WRITTEN TASK A –
Decide whether each statement agrees with the baseball player biography below, answering yes or no and quoting the deciding words: (i) Guzmán signed with the Los Angeles Dodgers as an international free agent on July 2, 2001; (ii) Guzmán played in the All-Star Futures Game only once; (iii) during spring training Guzmán was converted to center field.
WRITTEN TASK B –
Write the next part of the baseball player biography below, picking up right after its final sentence.

DOCUMENT PASSAGE –

————————

Irvin Joel Vigo Guzmán (born November 24, 1984) is a Dominican professional baseball player. He played in Major League Baseball (MLB) for the Los Angeles Dodgers and Tampa Bay Devil Rays and in Nippon Professional Baseball (NPB) for the Chunichi Dragons.

Career

Los Angeles Dodgers
Guzmán signed with the Los Angeles Dodgers as an international free agent on July 2, 2001. He was signed for $2.25 million, a franchise record signing bonus. Guzmán worked his way through the minor leagues, becoming a top prospect. He was named the Dodgers Minor League Player of the Year in 2004 and was elected to the Florida State League All-Star Game. In 2005, he was named a Southern League All-Star, and ranked the fifth-best overall prospect by Baseball America. Guzmán also played in the All-Star Futures Game twice, in 2004 and 2006. With a jump to the Major League level predicted for the 2006 season, Dodgers manager Grady Little converted Guzmán to left field during spring training. With Rafael Furcal, César Izturis, and Oscar Robles already playing shortstops on the Dodgers major league roster, the position change was made in an attempt to give Guzmán increased opportunity to play with the Dodgers in 2006. He made his major league debut on June 1 of that year, as a defensive replacement in the eighth inning of a game against the Philadelphia Phillies. Guzmán grounded into a double play in his first at-bat in the bottom half of the inning.

————————

STORED DATA –
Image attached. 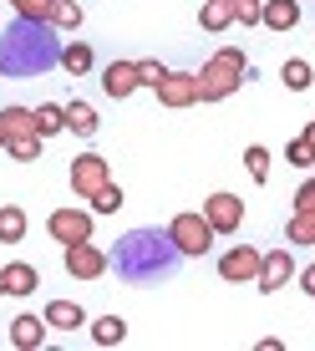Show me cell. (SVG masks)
<instances>
[{"label":"cell","instance_id":"obj_10","mask_svg":"<svg viewBox=\"0 0 315 351\" xmlns=\"http://www.w3.org/2000/svg\"><path fill=\"white\" fill-rule=\"evenodd\" d=\"M142 82H138V62H112L102 71V92L107 97H127V92H138Z\"/></svg>","mask_w":315,"mask_h":351},{"label":"cell","instance_id":"obj_22","mask_svg":"<svg viewBox=\"0 0 315 351\" xmlns=\"http://www.w3.org/2000/svg\"><path fill=\"white\" fill-rule=\"evenodd\" d=\"M0 123H5L10 138H21V132H36V112H31V107H5Z\"/></svg>","mask_w":315,"mask_h":351},{"label":"cell","instance_id":"obj_19","mask_svg":"<svg viewBox=\"0 0 315 351\" xmlns=\"http://www.w3.org/2000/svg\"><path fill=\"white\" fill-rule=\"evenodd\" d=\"M46 21L62 26V31H77L81 26V5H77V0H51V5H46Z\"/></svg>","mask_w":315,"mask_h":351},{"label":"cell","instance_id":"obj_33","mask_svg":"<svg viewBox=\"0 0 315 351\" xmlns=\"http://www.w3.org/2000/svg\"><path fill=\"white\" fill-rule=\"evenodd\" d=\"M300 285H305V290H310V295H315V265H310V270H305V275H300Z\"/></svg>","mask_w":315,"mask_h":351},{"label":"cell","instance_id":"obj_15","mask_svg":"<svg viewBox=\"0 0 315 351\" xmlns=\"http://www.w3.org/2000/svg\"><path fill=\"white\" fill-rule=\"evenodd\" d=\"M199 26L203 31H229L234 26V0H209V5L199 10Z\"/></svg>","mask_w":315,"mask_h":351},{"label":"cell","instance_id":"obj_5","mask_svg":"<svg viewBox=\"0 0 315 351\" xmlns=\"http://www.w3.org/2000/svg\"><path fill=\"white\" fill-rule=\"evenodd\" d=\"M46 229H51V239H62V245H81V239H92V214L56 209L51 219H46Z\"/></svg>","mask_w":315,"mask_h":351},{"label":"cell","instance_id":"obj_4","mask_svg":"<svg viewBox=\"0 0 315 351\" xmlns=\"http://www.w3.org/2000/svg\"><path fill=\"white\" fill-rule=\"evenodd\" d=\"M102 184H112V173H107V158H102V153H81V158L71 163V189H77V199H92Z\"/></svg>","mask_w":315,"mask_h":351},{"label":"cell","instance_id":"obj_32","mask_svg":"<svg viewBox=\"0 0 315 351\" xmlns=\"http://www.w3.org/2000/svg\"><path fill=\"white\" fill-rule=\"evenodd\" d=\"M295 214H315V178L295 189Z\"/></svg>","mask_w":315,"mask_h":351},{"label":"cell","instance_id":"obj_3","mask_svg":"<svg viewBox=\"0 0 315 351\" xmlns=\"http://www.w3.org/2000/svg\"><path fill=\"white\" fill-rule=\"evenodd\" d=\"M203 219L214 224V234H234V229L244 224V199H239V193H209Z\"/></svg>","mask_w":315,"mask_h":351},{"label":"cell","instance_id":"obj_24","mask_svg":"<svg viewBox=\"0 0 315 351\" xmlns=\"http://www.w3.org/2000/svg\"><path fill=\"white\" fill-rule=\"evenodd\" d=\"M5 148H10L16 163H31V158H41V132H21V138H10Z\"/></svg>","mask_w":315,"mask_h":351},{"label":"cell","instance_id":"obj_23","mask_svg":"<svg viewBox=\"0 0 315 351\" xmlns=\"http://www.w3.org/2000/svg\"><path fill=\"white\" fill-rule=\"evenodd\" d=\"M62 66L71 71V77H81V71H92V46L87 41H71L62 51Z\"/></svg>","mask_w":315,"mask_h":351},{"label":"cell","instance_id":"obj_26","mask_svg":"<svg viewBox=\"0 0 315 351\" xmlns=\"http://www.w3.org/2000/svg\"><path fill=\"white\" fill-rule=\"evenodd\" d=\"M92 209H97V214H117V209H123V189H117V184H102V189L92 193Z\"/></svg>","mask_w":315,"mask_h":351},{"label":"cell","instance_id":"obj_29","mask_svg":"<svg viewBox=\"0 0 315 351\" xmlns=\"http://www.w3.org/2000/svg\"><path fill=\"white\" fill-rule=\"evenodd\" d=\"M285 163H295V168H315V148H310L305 138H295V143L285 148Z\"/></svg>","mask_w":315,"mask_h":351},{"label":"cell","instance_id":"obj_31","mask_svg":"<svg viewBox=\"0 0 315 351\" xmlns=\"http://www.w3.org/2000/svg\"><path fill=\"white\" fill-rule=\"evenodd\" d=\"M10 5H16V16H26V21H41L51 0H10Z\"/></svg>","mask_w":315,"mask_h":351},{"label":"cell","instance_id":"obj_17","mask_svg":"<svg viewBox=\"0 0 315 351\" xmlns=\"http://www.w3.org/2000/svg\"><path fill=\"white\" fill-rule=\"evenodd\" d=\"M21 239H26V209L5 204L0 209V245H21Z\"/></svg>","mask_w":315,"mask_h":351},{"label":"cell","instance_id":"obj_18","mask_svg":"<svg viewBox=\"0 0 315 351\" xmlns=\"http://www.w3.org/2000/svg\"><path fill=\"white\" fill-rule=\"evenodd\" d=\"M66 128L77 132V138H92L97 132V107L92 102H66Z\"/></svg>","mask_w":315,"mask_h":351},{"label":"cell","instance_id":"obj_14","mask_svg":"<svg viewBox=\"0 0 315 351\" xmlns=\"http://www.w3.org/2000/svg\"><path fill=\"white\" fill-rule=\"evenodd\" d=\"M41 316H46V326H56V331H77V326H87V311H81L77 300H51Z\"/></svg>","mask_w":315,"mask_h":351},{"label":"cell","instance_id":"obj_9","mask_svg":"<svg viewBox=\"0 0 315 351\" xmlns=\"http://www.w3.org/2000/svg\"><path fill=\"white\" fill-rule=\"evenodd\" d=\"M260 250H249V245H234L229 250V255L219 260V275L224 280H254V275H260Z\"/></svg>","mask_w":315,"mask_h":351},{"label":"cell","instance_id":"obj_1","mask_svg":"<svg viewBox=\"0 0 315 351\" xmlns=\"http://www.w3.org/2000/svg\"><path fill=\"white\" fill-rule=\"evenodd\" d=\"M249 71L244 51H234V46H224V51H214L209 62H203L193 77H199V102H224V97L239 92V77Z\"/></svg>","mask_w":315,"mask_h":351},{"label":"cell","instance_id":"obj_21","mask_svg":"<svg viewBox=\"0 0 315 351\" xmlns=\"http://www.w3.org/2000/svg\"><path fill=\"white\" fill-rule=\"evenodd\" d=\"M62 128H66V107H56V102L36 107V132H41V138H56Z\"/></svg>","mask_w":315,"mask_h":351},{"label":"cell","instance_id":"obj_36","mask_svg":"<svg viewBox=\"0 0 315 351\" xmlns=\"http://www.w3.org/2000/svg\"><path fill=\"white\" fill-rule=\"evenodd\" d=\"M0 295H5V280H0Z\"/></svg>","mask_w":315,"mask_h":351},{"label":"cell","instance_id":"obj_8","mask_svg":"<svg viewBox=\"0 0 315 351\" xmlns=\"http://www.w3.org/2000/svg\"><path fill=\"white\" fill-rule=\"evenodd\" d=\"M158 102H163V107H188V102H199V77H193V71H168V82L158 87Z\"/></svg>","mask_w":315,"mask_h":351},{"label":"cell","instance_id":"obj_7","mask_svg":"<svg viewBox=\"0 0 315 351\" xmlns=\"http://www.w3.org/2000/svg\"><path fill=\"white\" fill-rule=\"evenodd\" d=\"M290 275H295V260H290L285 250H270V255L260 260V275H254V285H260L264 295H275V290H280Z\"/></svg>","mask_w":315,"mask_h":351},{"label":"cell","instance_id":"obj_30","mask_svg":"<svg viewBox=\"0 0 315 351\" xmlns=\"http://www.w3.org/2000/svg\"><path fill=\"white\" fill-rule=\"evenodd\" d=\"M260 5L264 0H234V21L239 26H260Z\"/></svg>","mask_w":315,"mask_h":351},{"label":"cell","instance_id":"obj_27","mask_svg":"<svg viewBox=\"0 0 315 351\" xmlns=\"http://www.w3.org/2000/svg\"><path fill=\"white\" fill-rule=\"evenodd\" d=\"M285 234H290V245H315V214H295Z\"/></svg>","mask_w":315,"mask_h":351},{"label":"cell","instance_id":"obj_11","mask_svg":"<svg viewBox=\"0 0 315 351\" xmlns=\"http://www.w3.org/2000/svg\"><path fill=\"white\" fill-rule=\"evenodd\" d=\"M46 316H16L10 321V341H16L21 351H36V346H46Z\"/></svg>","mask_w":315,"mask_h":351},{"label":"cell","instance_id":"obj_20","mask_svg":"<svg viewBox=\"0 0 315 351\" xmlns=\"http://www.w3.org/2000/svg\"><path fill=\"white\" fill-rule=\"evenodd\" d=\"M280 82H285L290 92H310V87H315V71H310V62H300V56H295V62H285Z\"/></svg>","mask_w":315,"mask_h":351},{"label":"cell","instance_id":"obj_35","mask_svg":"<svg viewBox=\"0 0 315 351\" xmlns=\"http://www.w3.org/2000/svg\"><path fill=\"white\" fill-rule=\"evenodd\" d=\"M5 143H10V132H5V123H0V148H5Z\"/></svg>","mask_w":315,"mask_h":351},{"label":"cell","instance_id":"obj_25","mask_svg":"<svg viewBox=\"0 0 315 351\" xmlns=\"http://www.w3.org/2000/svg\"><path fill=\"white\" fill-rule=\"evenodd\" d=\"M244 168H249L254 184H264V178H270V148H260V143H254V148H244Z\"/></svg>","mask_w":315,"mask_h":351},{"label":"cell","instance_id":"obj_13","mask_svg":"<svg viewBox=\"0 0 315 351\" xmlns=\"http://www.w3.org/2000/svg\"><path fill=\"white\" fill-rule=\"evenodd\" d=\"M295 21H300L295 0H264V5H260V26H270V31H290Z\"/></svg>","mask_w":315,"mask_h":351},{"label":"cell","instance_id":"obj_6","mask_svg":"<svg viewBox=\"0 0 315 351\" xmlns=\"http://www.w3.org/2000/svg\"><path fill=\"white\" fill-rule=\"evenodd\" d=\"M66 270L77 275V280H97V275L107 270V255L92 245V239H81V245H66Z\"/></svg>","mask_w":315,"mask_h":351},{"label":"cell","instance_id":"obj_28","mask_svg":"<svg viewBox=\"0 0 315 351\" xmlns=\"http://www.w3.org/2000/svg\"><path fill=\"white\" fill-rule=\"evenodd\" d=\"M138 82H142V87H163V82H168V66L163 62H138Z\"/></svg>","mask_w":315,"mask_h":351},{"label":"cell","instance_id":"obj_12","mask_svg":"<svg viewBox=\"0 0 315 351\" xmlns=\"http://www.w3.org/2000/svg\"><path fill=\"white\" fill-rule=\"evenodd\" d=\"M0 280H5V295H36V285H41V270L26 260H16V265H5L0 270Z\"/></svg>","mask_w":315,"mask_h":351},{"label":"cell","instance_id":"obj_2","mask_svg":"<svg viewBox=\"0 0 315 351\" xmlns=\"http://www.w3.org/2000/svg\"><path fill=\"white\" fill-rule=\"evenodd\" d=\"M168 239H173L184 255H209V245H214V224L203 219V214H178L173 224H168Z\"/></svg>","mask_w":315,"mask_h":351},{"label":"cell","instance_id":"obj_16","mask_svg":"<svg viewBox=\"0 0 315 351\" xmlns=\"http://www.w3.org/2000/svg\"><path fill=\"white\" fill-rule=\"evenodd\" d=\"M92 341H97V346H123V341H127V321H123V316L92 321Z\"/></svg>","mask_w":315,"mask_h":351},{"label":"cell","instance_id":"obj_34","mask_svg":"<svg viewBox=\"0 0 315 351\" xmlns=\"http://www.w3.org/2000/svg\"><path fill=\"white\" fill-rule=\"evenodd\" d=\"M305 143H310V148H315V123H310V128H305Z\"/></svg>","mask_w":315,"mask_h":351}]
</instances>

————————

REPLY A –
(i) Yes: "Guzmán signed with the Los Angeles Dodgers as an international free agent on July 2, 2001."
(ii) No: "Guzmán also played in the All-Star Futures Game twice, in 2004 and 2006."
(iii) No: "Dodgers manager Grady Little converted Guzmán to left field during spring training."

REPLY B –
Tampa Bay Rays
Guzmán was traded on July 31, 2006, to the Tampa Bay Devil Rays with Sergio Pedroza for Julio Lugo. He spent most of the 2007 season with the Triple-A Durham Bulls, but made his Devil Rays debut on August 19 against the Cleveland Indians. Guzmán recorded his first major league hit, a walk-off single off of Rafael Pérez, that day.

Minor league journeyman
He became a free agent at the end of the season and signed a minor league deal with the Washington Nationals on December 13, 2008. On February 4, 2010, the Baltimore Orioles signed Guzmán to a minor league deal, and he completed the 2010 season at the AA level playing for the Bowie Baysox. In December 2010 it was announced that he signed a deal to play in Japan for the Chunichi Dragons in 2011. He signed a minor league contract with the Cincinnati Reds for the 2012 season, and was released in June. 

Guzmán played in the Mexican League in 2012 and 2013 and after not playing in 2014, he signed with the Camden Riversharks of the Atlantic League of Professional Baseball for 2015.

Guzmán signed with the York Revolution of the Atlantic League of Professional Baseball for the 2016 season.  He was released from the York Revolution on June 11, 2017.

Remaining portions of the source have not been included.